── DOCUMENT EXTRACT

COBOL runs on many other platforms (both current and now obsolete). In fact, that was one of the original design goals for COBOL -- to be able to write business applications that were "portable" from one machine to another -- a radical idea at the time (1950s), since almost all programs were written in the assembler language for a specific machine, or in some emergent higner-level language that existed only on one particular brand of computers. (There were hundreds, if not thousands, of these languages, invented in the 1950s and 1960s, but most of them have faded into extinction, as have many of the platforms they ran on.)

RPG, on the other hand, was never as popular, outside of IBM circles. A few vendors did create an RPG compiler for their machines, but not too many were very successful. And those were mainly RPG I or RPG II.

Mark

> On 4/11/2013 7:54 AM, Vernon Hamberg wrote:
Hi Dave

Congratulations on the offer. As to COBOL and RPG - are the jobs all on
the IBM i? Or are they on mainframes, as well?

────

* [STATED TASK] Copy the stretch from "RPG, on the" through "I or RPG II." in the message about COBOL and RPG, word for word.

── DATASET ENTRIES

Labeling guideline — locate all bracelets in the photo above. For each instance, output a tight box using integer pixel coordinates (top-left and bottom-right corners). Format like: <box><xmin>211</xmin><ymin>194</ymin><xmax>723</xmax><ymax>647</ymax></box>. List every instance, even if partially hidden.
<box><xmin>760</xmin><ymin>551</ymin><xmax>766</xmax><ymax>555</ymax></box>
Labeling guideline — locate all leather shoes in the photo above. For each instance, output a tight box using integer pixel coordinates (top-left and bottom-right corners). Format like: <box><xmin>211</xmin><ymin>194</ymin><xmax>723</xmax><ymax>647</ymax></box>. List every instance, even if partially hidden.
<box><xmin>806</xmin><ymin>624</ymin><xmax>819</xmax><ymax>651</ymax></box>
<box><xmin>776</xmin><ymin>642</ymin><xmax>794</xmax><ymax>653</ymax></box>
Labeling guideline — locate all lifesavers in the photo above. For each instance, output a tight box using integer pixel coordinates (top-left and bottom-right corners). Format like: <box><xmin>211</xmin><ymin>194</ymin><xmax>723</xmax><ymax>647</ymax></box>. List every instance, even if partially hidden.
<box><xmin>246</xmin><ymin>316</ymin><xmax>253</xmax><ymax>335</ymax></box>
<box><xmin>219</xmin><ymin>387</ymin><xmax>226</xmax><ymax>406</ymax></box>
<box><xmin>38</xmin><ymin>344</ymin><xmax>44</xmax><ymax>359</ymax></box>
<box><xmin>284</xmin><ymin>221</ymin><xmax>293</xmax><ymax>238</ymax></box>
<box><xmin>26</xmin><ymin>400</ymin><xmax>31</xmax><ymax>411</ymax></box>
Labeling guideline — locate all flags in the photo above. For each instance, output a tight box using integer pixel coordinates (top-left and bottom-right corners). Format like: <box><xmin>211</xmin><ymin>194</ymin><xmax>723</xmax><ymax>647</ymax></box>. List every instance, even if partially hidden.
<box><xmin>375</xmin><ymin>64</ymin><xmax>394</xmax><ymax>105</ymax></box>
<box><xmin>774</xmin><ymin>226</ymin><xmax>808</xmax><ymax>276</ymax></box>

────

* [TASK RESPONSE]
RPG, on the other hand, was never as popular, outside of IBM circles. A few vendors did create an RPG compiler for their machines, but not too many were very successful. And those were mainly RPG I or RPG II.